O satışlara ilişkin kaleme aldığımız yazılarımıza da yine bizi sıkı takip eden okurlarımızdan, Nilüferli hemşerilerimizden Rifat Güneri’den itiraz geldi.

İtiraz tabi ki, yazımıza değil satışı yapan Büyükşehir Belediyesi’ne idi.

Güneri kısa ve net olarak itirazını şu satırlarla ifade etmiş:
“Sayın Aydın. Bursa Büyükşehir Belediyesi’nin Servis plakası satış ihalesi durmalı. Bu Bursa’nın geleceğine ve servisçi esnafına saplanan bir hançerdir. Bu tamamen belediye borçlarını kapatmak için bulunmuş bir yöntemdir. 13 Mart’tan beri okullar, dershaneler, yaz okulları kapalı. Kentin ihtiyacı olmadan yapılan bu satışlar durdurulmalı.”

Büyükşehir Belediyesi plaka satışı için UKOME ve meclis kararı alıyor.

Kent yararı olmasa bütün buralardan onay çıkarabilir mi?

Fakat okur da tam aksini düşünüyor.

 

Üretici değil, aracı mı kazansın?

Elektronik postamıza gelen bir diğer okur mektubu da yine kaleme aldığımız Osmangazi Belediyesi’nin Çarşamba’da 17 ilçenin çiftçisine tahsis ettiği pazar üzerine.

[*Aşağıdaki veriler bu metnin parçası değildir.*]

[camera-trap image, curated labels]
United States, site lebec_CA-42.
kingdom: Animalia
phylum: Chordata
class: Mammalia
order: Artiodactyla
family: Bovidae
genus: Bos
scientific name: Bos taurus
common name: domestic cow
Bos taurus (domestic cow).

Cem Özyürek isimli okurumuz, üreticilerin yol kenarlarında pazar fiyatlarıyla aynı rakamlara ürün satmasına itiraz ediyor.

Okur, “İlçelere giderken yol kenarlarında çiftçilerimiz ürünlerin pazar fiyatlarından satmaktalar. Örneğin; çilek pazarda 10 TL iken Çaybaşı yol kenarında da 10 TL’den satılmakta. Kiraz pazarda 5 TL iken yol kenarında da 5 TL. Fasulye, bezelye vb. örnek çoğaltılabilir. Oysa ki, pazarda satılan ürünler için pazarcılar yer ücreti, çalışan ücreti vb. gibi ücretler vermekteler ve o fiyattan kâr elde etmeye çalışmaktalar” demiş.

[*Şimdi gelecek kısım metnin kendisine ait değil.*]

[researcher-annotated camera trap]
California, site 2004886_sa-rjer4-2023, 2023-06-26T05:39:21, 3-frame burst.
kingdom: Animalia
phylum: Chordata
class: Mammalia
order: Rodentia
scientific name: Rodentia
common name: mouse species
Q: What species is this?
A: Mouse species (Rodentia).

Devamında da şunları eklemiş:

“Yol kenarında, tarlasının, bahçesinin önünde satış yapan çiftçimizin daha uygun fiyattan ürünlerini pazarlamaları gerekmez mi? Pazarda 10 liraya satılırken ben de aynı fiyata satarım düşüncesi ne kadar doğrudur? Tüccara 6 liradan satarken yol kenarlarında 10 liraya satmak tüketiciyi zorlamaktır. Çarşamba Pazarı’nda satış yapacak çiftçimizin, ürünlerinin fiyatlarını aynı pazardaki fiyatlardan satması mantıklı olmayacaktır. Böyle bir durumda pazardaki fiyatlar hiçbir şekilde düşmez.”

Pazarda fiyatlar tabi ki, düşmeli.

Ancak bize göre de aracı yerine çilekeş üretici kazanmalı.